Et puis il y a eu ceci :

« On ne peut pas continuer à tromper la bonne foi des producteurs d’huile d’olive extra vierge, il faut leur dire la vérité », sermonne Amérigo. « Et la vérité repose sur la chimie, le reste n’est que futilités. »

Mais Amérigo sait certainement que la véritable vérité, c’est que parfois, la bonne chimie a le goût de cacahuètes.
Prenez le Dr Gundry, ce charlatan de Beverly Hills qui fait fortune en vendant de l’huile lampante à forte teneur en phénols qu’un expert a qualifiée de « pire huile que j’aie jamais goûtée ». Si la chimie est tout, dites-le-moi franchement et gardez votre huile de moteur.

L’huile d’olive extra vierge devrait se vendre facilement. Depuis des milliers d’années, elle est la pierre angulaire des régimes alimentaires les plus sains, tout en rendant tout ce qu’elle touche plus délicieux qu’auparavant.

Pourtant, les consommateurs restent totalement désorientés et mal informés sur les questions de qualité de l’huile d’olive. Nous avons assisté à des campagnes internationales soutenues menées par des milliers de producteurs et d’acteurs du secteur pour clarifier les choses en mettant l’accent sur le goût que devrait avoir une huile d’olive de haute qualité.

L'huile d'olive extra vierge est, par définition, fruitée, amère et piquante. L'amertume et le piquant sont des indications directes de la présence de phénols. Les consommateurs s'habituent peu à peu aux huiles plus amères, comme ils l'ont déjà fait pour le chocolat, la bière et le café, où une certaine amertume est reconnue comme un gage de qualité.

Au-delà de cela, les huiles d’olive extra vierges sont classées comme délicates, d’intensité moyenne ou robustes — ce qui constitue des indications utiles lors du choix d’une huile pour une application culinaire particulière.

Les « phénologues » ne veulent rien entendre de tout cela. Ils semblent penser que la meilleure façon d’apporter une valeur ajoutée consiste à fournir un résumé des compositions chimiques — comme si cela allait dissiper la confusion qui règne.

Il existe des régions, des terroirs, des variétés et des techniques de transformation qui produisent des huiles aux caractéristiques sensorielles et chimiques uniques. La diversité des huiles d’olive extra vierges à travers le monde est précieuse, et nous devons toutes les célébrer et les protéger.
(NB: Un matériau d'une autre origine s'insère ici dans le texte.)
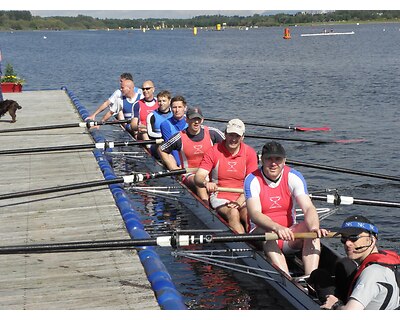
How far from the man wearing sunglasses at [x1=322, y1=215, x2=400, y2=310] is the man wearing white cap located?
434 cm

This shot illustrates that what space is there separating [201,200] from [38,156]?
19.0 feet

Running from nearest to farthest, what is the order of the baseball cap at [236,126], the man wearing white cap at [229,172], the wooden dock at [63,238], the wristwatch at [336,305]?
the wristwatch at [336,305], the wooden dock at [63,238], the baseball cap at [236,126], the man wearing white cap at [229,172]

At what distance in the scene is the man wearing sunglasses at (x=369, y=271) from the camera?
5.49 meters

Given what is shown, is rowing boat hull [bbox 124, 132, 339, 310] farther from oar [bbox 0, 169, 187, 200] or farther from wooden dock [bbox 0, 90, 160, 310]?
wooden dock [bbox 0, 90, 160, 310]

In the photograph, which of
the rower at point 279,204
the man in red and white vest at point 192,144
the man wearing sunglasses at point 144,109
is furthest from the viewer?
the man wearing sunglasses at point 144,109

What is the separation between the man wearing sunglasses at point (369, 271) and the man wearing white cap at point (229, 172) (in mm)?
4338

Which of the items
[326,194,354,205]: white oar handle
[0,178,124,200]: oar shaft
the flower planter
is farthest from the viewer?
the flower planter

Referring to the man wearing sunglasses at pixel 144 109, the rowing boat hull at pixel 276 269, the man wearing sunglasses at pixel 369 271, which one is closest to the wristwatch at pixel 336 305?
the man wearing sunglasses at pixel 369 271

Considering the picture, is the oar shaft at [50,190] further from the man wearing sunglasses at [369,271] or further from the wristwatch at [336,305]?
the man wearing sunglasses at [369,271]

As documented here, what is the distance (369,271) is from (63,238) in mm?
5150

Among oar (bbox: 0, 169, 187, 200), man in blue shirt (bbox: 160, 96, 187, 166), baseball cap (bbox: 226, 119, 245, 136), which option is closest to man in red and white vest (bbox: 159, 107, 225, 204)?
oar (bbox: 0, 169, 187, 200)

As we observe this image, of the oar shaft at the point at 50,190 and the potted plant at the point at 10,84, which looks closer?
the oar shaft at the point at 50,190

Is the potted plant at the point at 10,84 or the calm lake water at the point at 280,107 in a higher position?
the potted plant at the point at 10,84

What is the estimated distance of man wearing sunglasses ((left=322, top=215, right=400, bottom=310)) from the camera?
18.0ft
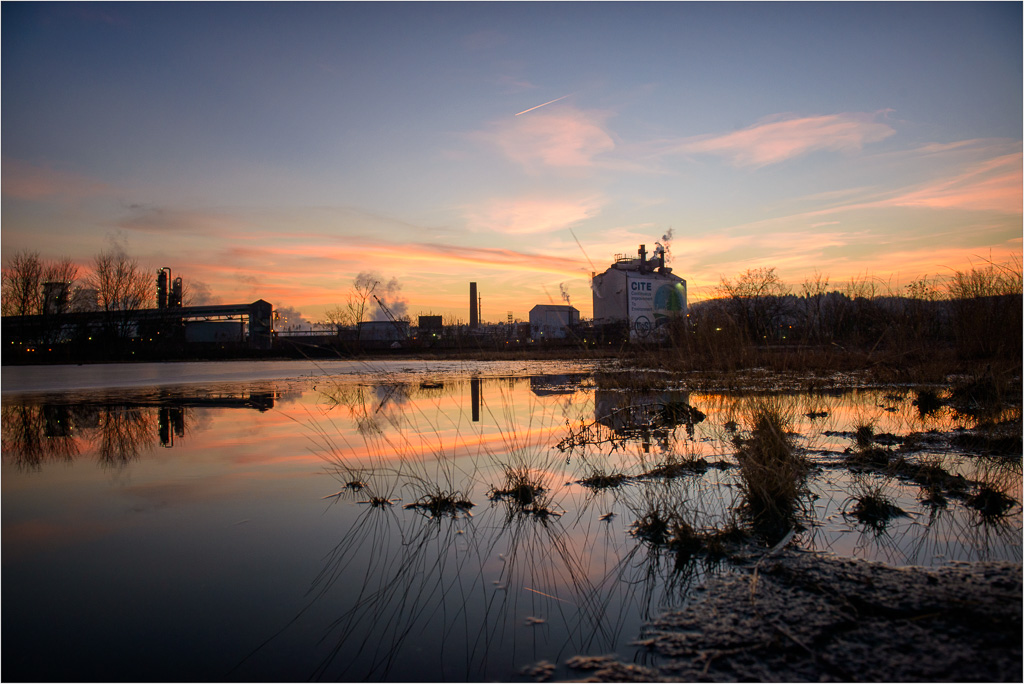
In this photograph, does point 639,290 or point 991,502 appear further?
point 639,290

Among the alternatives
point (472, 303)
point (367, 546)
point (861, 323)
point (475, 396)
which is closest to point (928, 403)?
point (861, 323)

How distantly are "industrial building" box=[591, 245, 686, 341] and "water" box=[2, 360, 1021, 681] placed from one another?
50.8 meters

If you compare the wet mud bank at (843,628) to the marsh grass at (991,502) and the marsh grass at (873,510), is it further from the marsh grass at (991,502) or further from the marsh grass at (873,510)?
the marsh grass at (991,502)

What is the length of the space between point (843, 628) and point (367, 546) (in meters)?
2.16

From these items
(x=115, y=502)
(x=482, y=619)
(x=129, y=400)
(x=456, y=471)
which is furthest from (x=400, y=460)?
(x=129, y=400)

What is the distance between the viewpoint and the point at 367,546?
3004 mm

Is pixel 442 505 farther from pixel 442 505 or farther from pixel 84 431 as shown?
pixel 84 431

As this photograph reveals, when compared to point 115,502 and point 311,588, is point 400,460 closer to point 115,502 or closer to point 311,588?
point 115,502

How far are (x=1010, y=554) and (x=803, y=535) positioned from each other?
85cm

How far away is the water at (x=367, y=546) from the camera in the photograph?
2.04m

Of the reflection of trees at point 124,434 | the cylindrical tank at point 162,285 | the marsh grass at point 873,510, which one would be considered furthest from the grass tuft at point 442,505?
the cylindrical tank at point 162,285

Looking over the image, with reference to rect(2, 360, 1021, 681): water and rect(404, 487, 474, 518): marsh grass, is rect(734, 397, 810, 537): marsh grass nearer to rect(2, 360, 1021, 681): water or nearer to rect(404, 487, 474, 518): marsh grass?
rect(2, 360, 1021, 681): water

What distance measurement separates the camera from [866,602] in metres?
2.18

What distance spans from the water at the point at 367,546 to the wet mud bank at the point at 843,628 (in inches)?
6.1
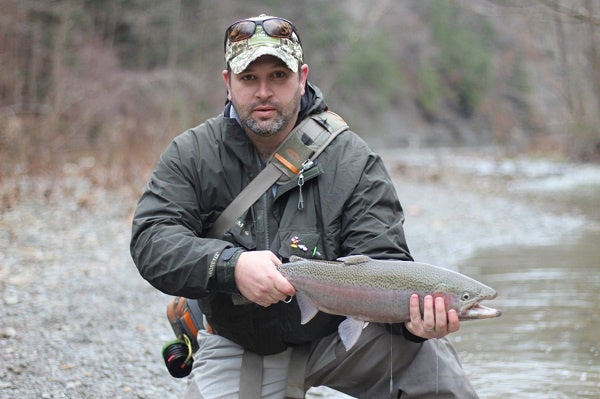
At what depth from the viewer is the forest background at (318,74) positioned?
650 inches

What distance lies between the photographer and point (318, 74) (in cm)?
5047

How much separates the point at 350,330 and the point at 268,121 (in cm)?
100

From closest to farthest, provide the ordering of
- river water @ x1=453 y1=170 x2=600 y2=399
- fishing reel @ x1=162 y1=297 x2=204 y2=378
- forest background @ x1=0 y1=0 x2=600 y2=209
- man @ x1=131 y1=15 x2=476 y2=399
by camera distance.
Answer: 1. man @ x1=131 y1=15 x2=476 y2=399
2. fishing reel @ x1=162 y1=297 x2=204 y2=378
3. river water @ x1=453 y1=170 x2=600 y2=399
4. forest background @ x1=0 y1=0 x2=600 y2=209

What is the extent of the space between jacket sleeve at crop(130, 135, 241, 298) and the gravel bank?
1894mm

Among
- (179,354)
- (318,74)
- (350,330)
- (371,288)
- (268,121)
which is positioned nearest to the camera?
(371,288)

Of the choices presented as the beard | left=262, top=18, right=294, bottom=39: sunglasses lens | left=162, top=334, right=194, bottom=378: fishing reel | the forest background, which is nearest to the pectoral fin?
the beard

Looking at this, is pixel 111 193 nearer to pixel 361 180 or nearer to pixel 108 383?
pixel 108 383

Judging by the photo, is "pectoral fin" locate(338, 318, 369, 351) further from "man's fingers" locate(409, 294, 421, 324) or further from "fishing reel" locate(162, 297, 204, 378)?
"fishing reel" locate(162, 297, 204, 378)

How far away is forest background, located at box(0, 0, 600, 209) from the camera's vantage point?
16516mm

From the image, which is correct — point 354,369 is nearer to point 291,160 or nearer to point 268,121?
point 291,160

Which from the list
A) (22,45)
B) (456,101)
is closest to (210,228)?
(22,45)

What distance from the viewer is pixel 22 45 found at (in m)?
22.4

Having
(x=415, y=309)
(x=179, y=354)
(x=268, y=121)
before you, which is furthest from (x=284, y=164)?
(x=179, y=354)

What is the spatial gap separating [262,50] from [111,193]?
1345cm
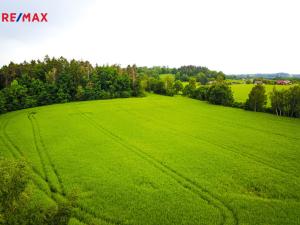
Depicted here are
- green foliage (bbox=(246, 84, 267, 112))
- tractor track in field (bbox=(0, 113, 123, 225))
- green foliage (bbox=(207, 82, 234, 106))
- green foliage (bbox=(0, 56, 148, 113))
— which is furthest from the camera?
green foliage (bbox=(207, 82, 234, 106))

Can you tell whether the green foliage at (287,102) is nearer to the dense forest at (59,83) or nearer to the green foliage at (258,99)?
the green foliage at (258,99)

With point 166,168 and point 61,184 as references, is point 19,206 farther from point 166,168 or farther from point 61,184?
point 166,168

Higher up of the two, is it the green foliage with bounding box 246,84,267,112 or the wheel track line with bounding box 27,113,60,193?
the green foliage with bounding box 246,84,267,112

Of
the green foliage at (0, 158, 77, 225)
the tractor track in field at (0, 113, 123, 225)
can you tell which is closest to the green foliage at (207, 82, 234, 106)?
the tractor track in field at (0, 113, 123, 225)

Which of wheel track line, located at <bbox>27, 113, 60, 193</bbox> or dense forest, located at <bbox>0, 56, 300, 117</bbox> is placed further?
dense forest, located at <bbox>0, 56, 300, 117</bbox>

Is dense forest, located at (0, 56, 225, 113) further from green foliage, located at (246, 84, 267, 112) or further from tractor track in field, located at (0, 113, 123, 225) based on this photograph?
green foliage, located at (246, 84, 267, 112)

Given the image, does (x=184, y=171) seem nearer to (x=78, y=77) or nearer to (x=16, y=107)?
(x=16, y=107)

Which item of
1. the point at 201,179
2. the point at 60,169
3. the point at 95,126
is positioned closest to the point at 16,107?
the point at 95,126

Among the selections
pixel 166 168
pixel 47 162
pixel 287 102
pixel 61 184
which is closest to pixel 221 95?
pixel 287 102
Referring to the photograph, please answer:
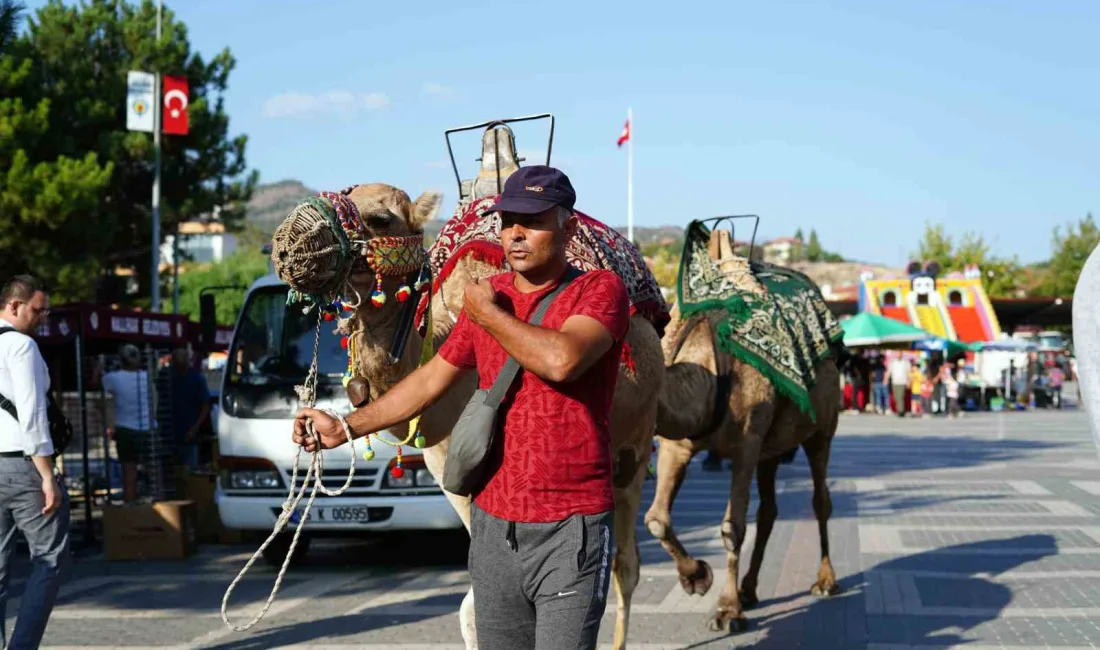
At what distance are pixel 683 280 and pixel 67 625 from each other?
4.79 meters

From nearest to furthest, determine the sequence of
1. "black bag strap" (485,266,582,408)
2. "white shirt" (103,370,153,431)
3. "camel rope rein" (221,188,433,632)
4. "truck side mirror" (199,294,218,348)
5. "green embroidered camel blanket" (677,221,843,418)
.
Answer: "black bag strap" (485,266,582,408) → "camel rope rein" (221,188,433,632) → "green embroidered camel blanket" (677,221,843,418) → "truck side mirror" (199,294,218,348) → "white shirt" (103,370,153,431)

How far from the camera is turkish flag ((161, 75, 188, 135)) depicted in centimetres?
3359

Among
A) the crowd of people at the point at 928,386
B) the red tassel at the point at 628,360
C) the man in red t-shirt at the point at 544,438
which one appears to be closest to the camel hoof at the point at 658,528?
the red tassel at the point at 628,360

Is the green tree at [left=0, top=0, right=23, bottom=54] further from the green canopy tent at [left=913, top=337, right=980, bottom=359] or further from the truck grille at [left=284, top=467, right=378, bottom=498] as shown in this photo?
the green canopy tent at [left=913, top=337, right=980, bottom=359]

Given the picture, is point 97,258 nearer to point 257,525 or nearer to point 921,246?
point 257,525

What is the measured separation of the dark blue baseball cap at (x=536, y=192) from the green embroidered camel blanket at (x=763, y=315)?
183 inches

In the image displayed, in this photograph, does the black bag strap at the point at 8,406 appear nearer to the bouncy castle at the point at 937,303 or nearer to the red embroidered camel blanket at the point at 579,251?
the red embroidered camel blanket at the point at 579,251

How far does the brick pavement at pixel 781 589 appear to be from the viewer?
8250mm

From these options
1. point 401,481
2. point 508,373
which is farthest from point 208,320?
point 508,373

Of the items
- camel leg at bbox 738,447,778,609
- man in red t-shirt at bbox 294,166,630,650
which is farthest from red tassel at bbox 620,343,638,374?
camel leg at bbox 738,447,778,609

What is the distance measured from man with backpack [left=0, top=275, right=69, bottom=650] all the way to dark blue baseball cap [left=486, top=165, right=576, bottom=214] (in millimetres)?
3841

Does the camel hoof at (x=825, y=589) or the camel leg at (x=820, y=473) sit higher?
the camel leg at (x=820, y=473)

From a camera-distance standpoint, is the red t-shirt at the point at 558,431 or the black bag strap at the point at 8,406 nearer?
the red t-shirt at the point at 558,431

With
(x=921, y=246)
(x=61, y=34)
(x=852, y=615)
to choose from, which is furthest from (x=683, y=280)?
(x=921, y=246)
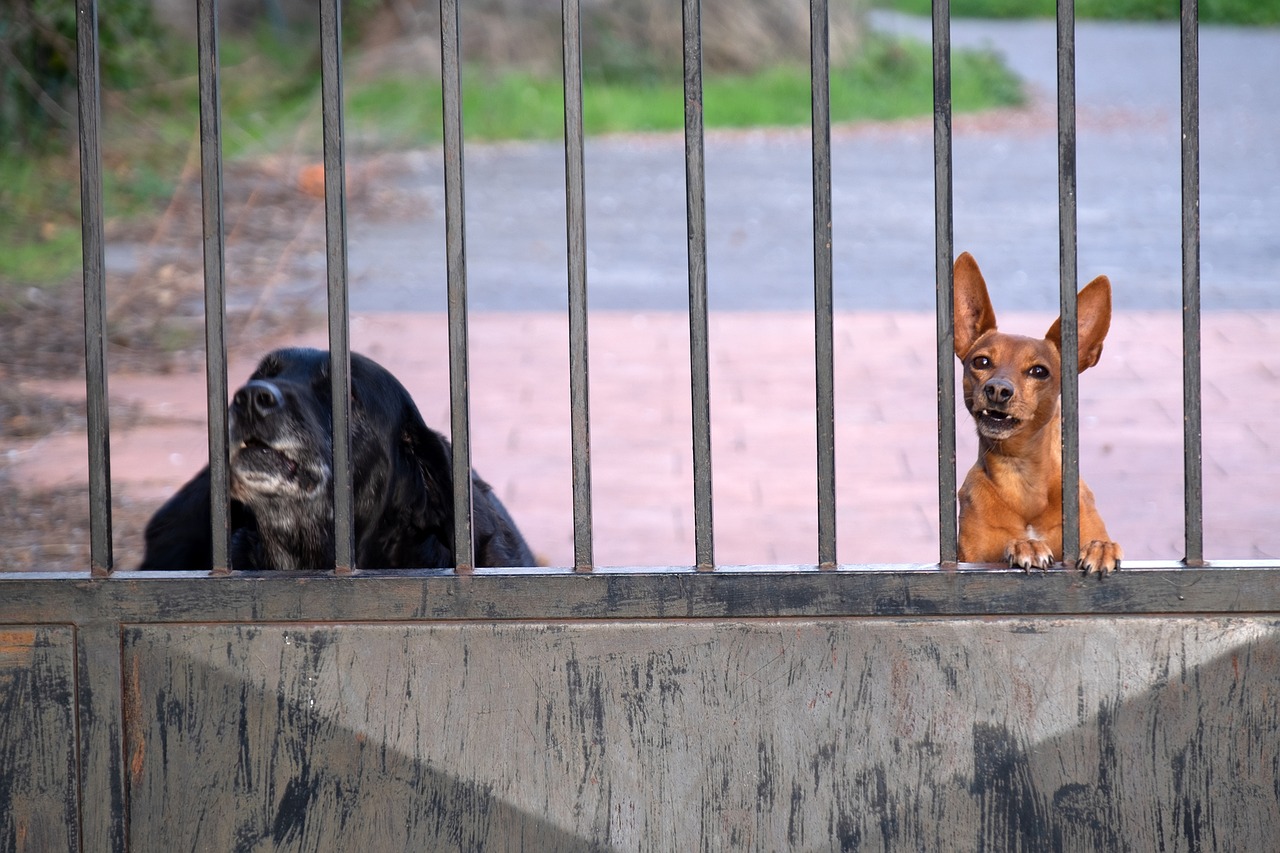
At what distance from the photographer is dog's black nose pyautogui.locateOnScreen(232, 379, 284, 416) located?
3.16 m

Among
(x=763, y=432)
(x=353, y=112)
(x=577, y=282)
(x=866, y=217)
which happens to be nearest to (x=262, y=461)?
(x=577, y=282)

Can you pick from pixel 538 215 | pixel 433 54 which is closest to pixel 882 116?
pixel 433 54

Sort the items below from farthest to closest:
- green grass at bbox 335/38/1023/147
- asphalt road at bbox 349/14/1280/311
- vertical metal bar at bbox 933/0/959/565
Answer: green grass at bbox 335/38/1023/147
asphalt road at bbox 349/14/1280/311
vertical metal bar at bbox 933/0/959/565

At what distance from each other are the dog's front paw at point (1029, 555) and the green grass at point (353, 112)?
9.24 meters

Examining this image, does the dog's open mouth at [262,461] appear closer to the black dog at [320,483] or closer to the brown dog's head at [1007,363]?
the black dog at [320,483]

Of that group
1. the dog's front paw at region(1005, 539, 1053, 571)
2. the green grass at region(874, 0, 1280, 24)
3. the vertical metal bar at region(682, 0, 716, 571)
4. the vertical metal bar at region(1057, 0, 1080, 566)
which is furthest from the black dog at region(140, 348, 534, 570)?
the green grass at region(874, 0, 1280, 24)

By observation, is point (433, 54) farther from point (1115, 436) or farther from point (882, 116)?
point (1115, 436)

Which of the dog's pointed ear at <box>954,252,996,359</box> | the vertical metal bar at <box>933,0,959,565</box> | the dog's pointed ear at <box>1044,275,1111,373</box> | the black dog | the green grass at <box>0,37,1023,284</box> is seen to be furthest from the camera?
the green grass at <box>0,37,1023,284</box>

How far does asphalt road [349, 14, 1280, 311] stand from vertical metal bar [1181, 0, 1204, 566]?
5.16 meters

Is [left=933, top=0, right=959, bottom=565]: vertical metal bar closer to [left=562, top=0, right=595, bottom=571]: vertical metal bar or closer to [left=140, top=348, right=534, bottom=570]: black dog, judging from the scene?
[left=562, top=0, right=595, bottom=571]: vertical metal bar

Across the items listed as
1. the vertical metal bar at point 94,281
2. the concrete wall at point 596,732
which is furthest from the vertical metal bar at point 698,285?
the vertical metal bar at point 94,281

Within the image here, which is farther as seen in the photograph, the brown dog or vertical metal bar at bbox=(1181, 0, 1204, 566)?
the brown dog

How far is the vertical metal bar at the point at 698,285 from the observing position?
267 cm

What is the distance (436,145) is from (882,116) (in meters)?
6.69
Notre secteur s’efforce encore de redorer une réputation ternie par des siècles de malhonnêteté et de tromperie, à une époque où la mention « extra vierge » sur l’étiquette reflétait rarement le contenu du flacon. Bien sûr, nous avons pu nous en tirer ainsi pendant si longtemps parce que les consommateurs ne savaient pas comment déguster l’huile d’olive eux-mêmes pour en déterminer la qualité.

Grâce à des initiatives éducatives et à une armée d’ambassadeurs, nous constatons enfin que les consommateurs comprennent de mieux en mieux que choisir une huile d’olive extra vierge n’est pas sorcier.

Attendez qu’on leur demande de lire une liste de composés phénoliques. Demandez-leur de se fier à ce que dit l’étiquette sans aucun moyen de le vérifier, comme au bon vieux temps.

À moins qu'ils n'aient un laboratoire dans leur garde-manger.